Big change for Cubs — they’re winning
Chicago has won 14 of their last 19
CHICAGO —The Chicago Cubs could be in store for big changes. Actually, they’ve made one lately.
They’re winning — and in a big way.
With 14 victories in 19 games after beating the Miami Marlins on Thursday, the Cubs are on a major roll after taking a beating most of the season.
They are fifth in the NL Central and miles away from contention at 38-53, but they can at least feel good about the way they’ve played of late.

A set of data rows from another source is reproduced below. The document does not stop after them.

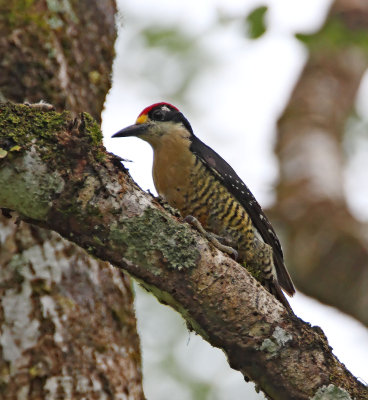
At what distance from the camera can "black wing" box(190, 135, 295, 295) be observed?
14.8 feet

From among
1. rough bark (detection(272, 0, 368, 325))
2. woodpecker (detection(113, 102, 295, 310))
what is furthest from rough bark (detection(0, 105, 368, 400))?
rough bark (detection(272, 0, 368, 325))

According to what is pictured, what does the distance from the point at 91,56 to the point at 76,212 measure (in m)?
2.17

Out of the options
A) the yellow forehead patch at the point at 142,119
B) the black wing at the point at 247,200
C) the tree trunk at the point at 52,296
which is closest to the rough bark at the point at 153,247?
the tree trunk at the point at 52,296

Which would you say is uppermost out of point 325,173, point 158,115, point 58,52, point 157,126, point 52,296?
point 325,173

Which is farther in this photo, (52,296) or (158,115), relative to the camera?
(158,115)

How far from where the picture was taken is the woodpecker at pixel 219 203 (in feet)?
14.5

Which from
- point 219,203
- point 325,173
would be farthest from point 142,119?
point 325,173

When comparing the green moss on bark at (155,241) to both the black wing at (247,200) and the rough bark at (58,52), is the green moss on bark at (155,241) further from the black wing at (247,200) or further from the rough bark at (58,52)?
the black wing at (247,200)

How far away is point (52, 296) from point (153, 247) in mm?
1045

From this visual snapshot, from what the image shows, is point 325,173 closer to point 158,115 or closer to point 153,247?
point 158,115

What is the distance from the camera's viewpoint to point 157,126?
489 centimetres

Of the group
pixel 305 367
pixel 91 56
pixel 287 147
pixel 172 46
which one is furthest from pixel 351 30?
pixel 305 367

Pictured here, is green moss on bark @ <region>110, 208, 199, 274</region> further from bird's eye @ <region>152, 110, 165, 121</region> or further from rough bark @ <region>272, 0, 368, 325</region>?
rough bark @ <region>272, 0, 368, 325</region>

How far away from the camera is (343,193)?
5926 millimetres
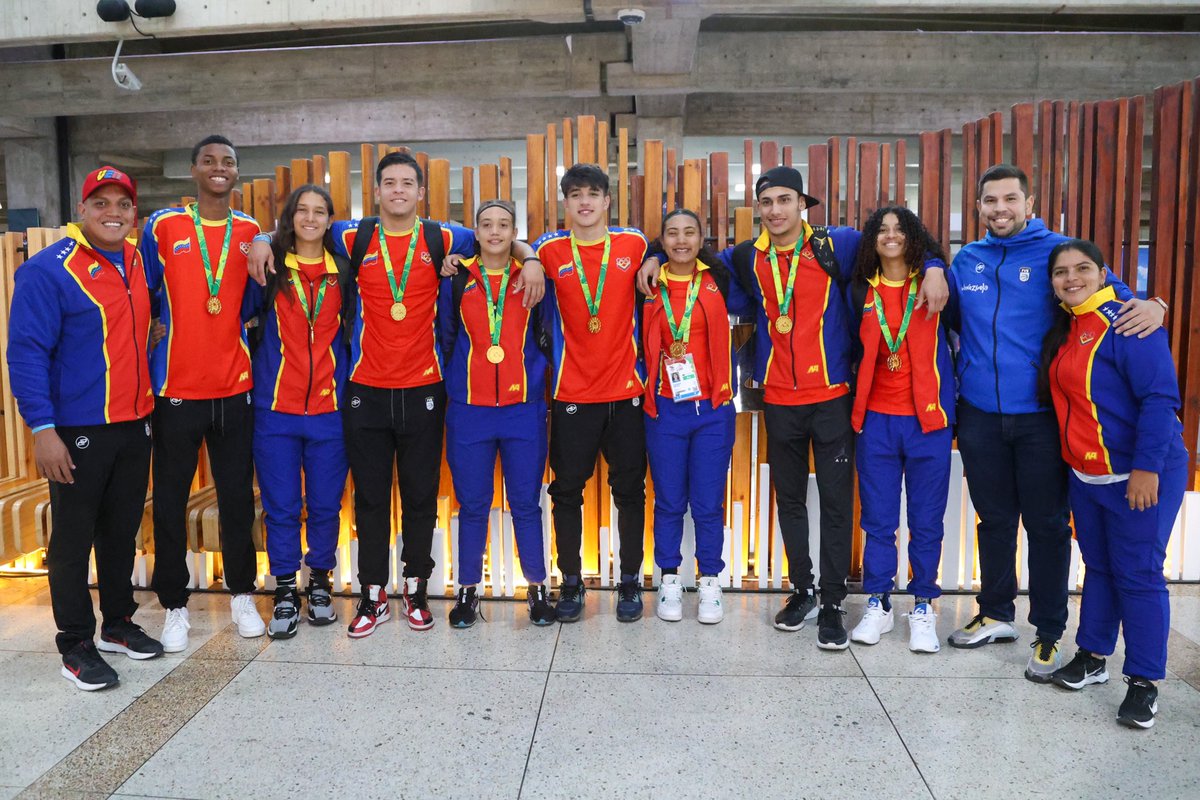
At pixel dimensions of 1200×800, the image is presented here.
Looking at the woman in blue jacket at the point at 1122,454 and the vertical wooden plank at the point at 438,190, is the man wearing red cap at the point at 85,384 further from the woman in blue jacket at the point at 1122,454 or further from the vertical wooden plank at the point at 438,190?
the woman in blue jacket at the point at 1122,454

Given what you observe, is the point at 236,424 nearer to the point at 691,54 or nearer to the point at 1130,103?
the point at 1130,103

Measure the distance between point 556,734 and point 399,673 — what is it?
29.5 inches

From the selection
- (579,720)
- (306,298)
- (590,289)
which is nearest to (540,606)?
(579,720)

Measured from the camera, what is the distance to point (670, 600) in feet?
11.6

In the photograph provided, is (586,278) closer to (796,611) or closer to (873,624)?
(796,611)

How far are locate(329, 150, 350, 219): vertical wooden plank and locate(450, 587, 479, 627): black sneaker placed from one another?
5.91 ft

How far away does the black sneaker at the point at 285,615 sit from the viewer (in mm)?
3332

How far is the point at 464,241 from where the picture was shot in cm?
337

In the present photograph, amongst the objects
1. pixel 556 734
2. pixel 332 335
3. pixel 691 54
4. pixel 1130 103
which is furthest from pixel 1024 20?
pixel 556 734

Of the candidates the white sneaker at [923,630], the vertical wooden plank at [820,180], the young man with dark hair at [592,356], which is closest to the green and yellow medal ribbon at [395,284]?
the young man with dark hair at [592,356]

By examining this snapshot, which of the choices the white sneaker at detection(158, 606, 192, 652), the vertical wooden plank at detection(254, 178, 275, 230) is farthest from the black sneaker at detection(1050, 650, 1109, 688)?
the vertical wooden plank at detection(254, 178, 275, 230)

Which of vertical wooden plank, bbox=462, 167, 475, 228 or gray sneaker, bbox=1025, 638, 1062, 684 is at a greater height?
vertical wooden plank, bbox=462, 167, 475, 228

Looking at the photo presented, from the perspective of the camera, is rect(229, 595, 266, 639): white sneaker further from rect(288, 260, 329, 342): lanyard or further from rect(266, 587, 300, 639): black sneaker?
rect(288, 260, 329, 342): lanyard

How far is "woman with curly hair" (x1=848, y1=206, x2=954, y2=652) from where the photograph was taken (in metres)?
3.11
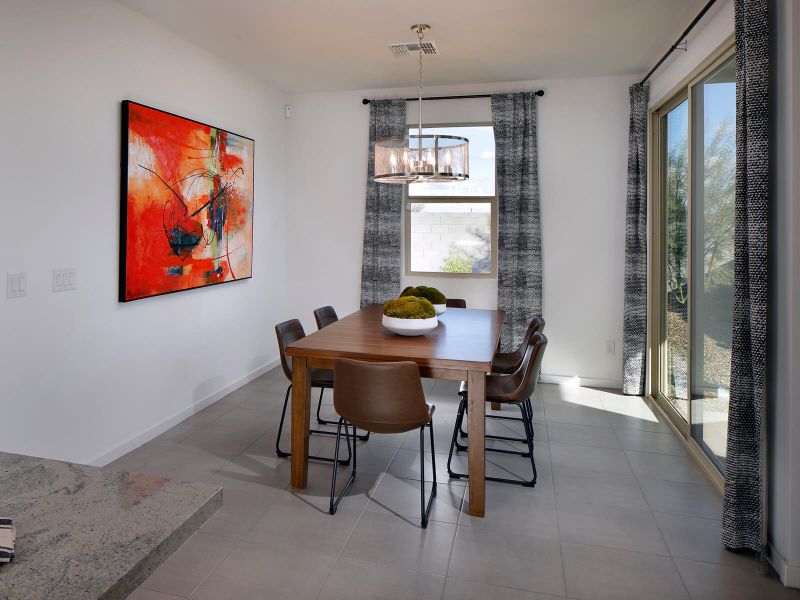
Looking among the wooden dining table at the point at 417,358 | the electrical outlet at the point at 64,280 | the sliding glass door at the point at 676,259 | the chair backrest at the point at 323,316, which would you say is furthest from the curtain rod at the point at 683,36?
the electrical outlet at the point at 64,280

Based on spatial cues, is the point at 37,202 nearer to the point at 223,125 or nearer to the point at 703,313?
the point at 223,125

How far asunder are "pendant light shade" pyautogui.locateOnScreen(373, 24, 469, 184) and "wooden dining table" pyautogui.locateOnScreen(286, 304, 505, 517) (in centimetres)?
97

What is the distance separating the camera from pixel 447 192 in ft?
17.0

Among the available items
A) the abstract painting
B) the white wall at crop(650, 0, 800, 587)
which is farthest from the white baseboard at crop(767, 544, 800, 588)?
the abstract painting

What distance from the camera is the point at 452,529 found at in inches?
99.7

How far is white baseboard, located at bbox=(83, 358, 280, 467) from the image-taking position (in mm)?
3213

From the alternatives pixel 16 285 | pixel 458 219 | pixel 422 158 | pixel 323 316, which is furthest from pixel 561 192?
pixel 16 285

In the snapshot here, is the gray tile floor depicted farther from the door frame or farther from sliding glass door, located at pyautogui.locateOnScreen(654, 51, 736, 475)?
the door frame

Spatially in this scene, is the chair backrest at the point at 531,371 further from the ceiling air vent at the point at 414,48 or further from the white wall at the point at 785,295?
the ceiling air vent at the point at 414,48

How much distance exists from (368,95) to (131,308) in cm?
312

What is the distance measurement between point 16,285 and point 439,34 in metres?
3.02

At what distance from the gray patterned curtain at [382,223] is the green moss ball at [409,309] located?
2150 millimetres

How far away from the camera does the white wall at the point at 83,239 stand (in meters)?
2.60

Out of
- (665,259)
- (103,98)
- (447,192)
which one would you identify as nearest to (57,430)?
(103,98)
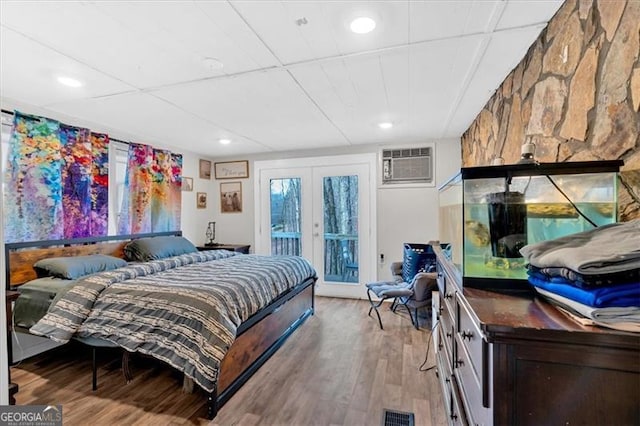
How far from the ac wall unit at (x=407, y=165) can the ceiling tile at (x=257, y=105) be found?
931 millimetres

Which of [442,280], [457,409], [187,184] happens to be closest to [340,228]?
[187,184]

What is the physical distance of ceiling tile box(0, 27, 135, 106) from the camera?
5.85 feet

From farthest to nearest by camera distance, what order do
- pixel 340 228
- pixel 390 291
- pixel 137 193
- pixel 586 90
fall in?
pixel 340 228
pixel 137 193
pixel 390 291
pixel 586 90

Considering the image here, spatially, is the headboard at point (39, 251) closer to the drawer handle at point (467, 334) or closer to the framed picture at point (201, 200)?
the framed picture at point (201, 200)

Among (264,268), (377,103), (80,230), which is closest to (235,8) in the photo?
(377,103)

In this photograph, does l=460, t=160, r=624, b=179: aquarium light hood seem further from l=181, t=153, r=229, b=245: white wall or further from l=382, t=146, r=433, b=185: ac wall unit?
l=181, t=153, r=229, b=245: white wall

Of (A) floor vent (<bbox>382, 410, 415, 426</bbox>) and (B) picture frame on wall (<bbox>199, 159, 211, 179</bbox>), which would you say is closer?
(A) floor vent (<bbox>382, 410, 415, 426</bbox>)

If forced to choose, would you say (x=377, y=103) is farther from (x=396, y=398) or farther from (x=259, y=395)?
(x=259, y=395)

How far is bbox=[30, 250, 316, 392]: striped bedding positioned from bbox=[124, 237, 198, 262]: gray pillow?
2.52 ft

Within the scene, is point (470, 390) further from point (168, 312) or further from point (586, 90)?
point (168, 312)

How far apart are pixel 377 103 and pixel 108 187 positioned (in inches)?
125

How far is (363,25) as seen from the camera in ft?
5.30

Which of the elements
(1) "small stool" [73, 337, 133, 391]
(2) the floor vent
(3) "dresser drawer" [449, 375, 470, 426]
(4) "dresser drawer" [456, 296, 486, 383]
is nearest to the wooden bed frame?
(1) "small stool" [73, 337, 133, 391]

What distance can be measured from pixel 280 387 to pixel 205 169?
3.98 metres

Even if this recent run is nothing more than an aberration, it’s a welcome one for a team that still has one of the worst records in the majors.
“It’s something we knew that was there,” All-Star Bryan LaHair said. “We had some good pieces to win.”
It’s something they haven’t done enough of this season — or the past few, for that matter. They are in the early stages of an overhaul with new president of baseball operations Theo Epstein and general manager Jed Hoyer in charge, and they have spent much of the year in last place.
The bullpen, particularly Carlos Marmol, has struggled at times. All-Star shortstop Starlin Castro has had his share of mental and physical lapses in the field, but the Cubs are playing better these days. Even so, the starting rotation appears to be in for a shake-up at the top with two attractive trade assets in Ryan Dempster and Matt Garza on the block.
These are strange times on Chicago’s North Side. But while the trade winds blow around them, the Cubs can at least take a little breath.
“I’ve been a part of young clubs,” Garza said. “There’s growing pains. Obviously, we’re right in a good run right now, but the growing pains aren’t over.”
The struggles, he said, were “a test for us.”
With the July 31 non-waiver trade deadline approaching, Garza and Dempster might not be around when the final grades are revealed. Both pitchers would be attractive for contenders, and with the Cubs building for the future, there is plenty of speculation that they could be on the way out.
Epstein and Hoyer were brought in to help turn around a team that fell apart after winning the division in 2007 and 2008, and bring the Cubs their first World Series title since 1908. No small task.
Then again, they helped build two championship winners and ended the Red Sox’ long drought in Boston.
Whether they can make the Cubs contenders next season remains to be seen.
“It’s the starting pitching that’s going to dictate everything,” manager Dale Sveum said. “You get quality starting pitching. I think our offense is going to gradually going to get better and better. But I think when you go into the season, you’ll still put a competitive team together. You have to have all the pieces, though.”
It is ironic that their top two starters are on the market, but the returns could be high.
Garza is 28, and with a 4.02 ERA, he is having a solid season even if his record is only 5-7. He has allowed three earned runs or fewer in all but four of his 17 starts.
Dempster, meanwhile, is throwing as well as anyone in the game.
He enters Friday’s start against the St. Louis Cardinals with 33 consecutive scoreless innings, five straight wins and a major league-best 1.86 ERA. The veteran can veto a trade and said he didn’t know of any imminent deals.
“It’s flattering for me to know that a lot of teams want you, but at the same time, I just worry about doing my job,” Dempster said.
So does the right-handed Garza, who said the rumors don’t faze him.
“It’s not like it’s my first time,” said Garza, who was acquired in a trade with Tampa Bay before last season. “I’ve been in rumors since 2006. It’s the least of my worries right now.”
If Dempster and Garza are dealt, the Cubs believe they have a potential ace in Jeff Samardzija.
Sveum has seen enough from the former Notre Dame football star to think he could lead the rotation even though he is just over halfway through his first season as a starter. Samardzija spent his first four years mainly as a reliever, but he has pitched well enough to convince the Cubs he can succeed as a starter.
“He’s that guy we all feel we have a chance of building a rotation on,” Sveum said. “We’ll see what happens here in the next couple of weeks. He’s that guy. He’s going to be that guy that hopefully we can build around and be the No. 1, be the No. 2 guy.”
Samardzija understands his role could be growing.
“I’m really trying to do everything I can today so down the road when you are relied upon, you’re ready to take the reins and do what you’ve got to do,” he said. “Is that the situation I want? Obviously, I want to be the guy, but it also would help to have Dempster and Garza throwing in front of you or behind you. You just don’t know what’s going to happen.”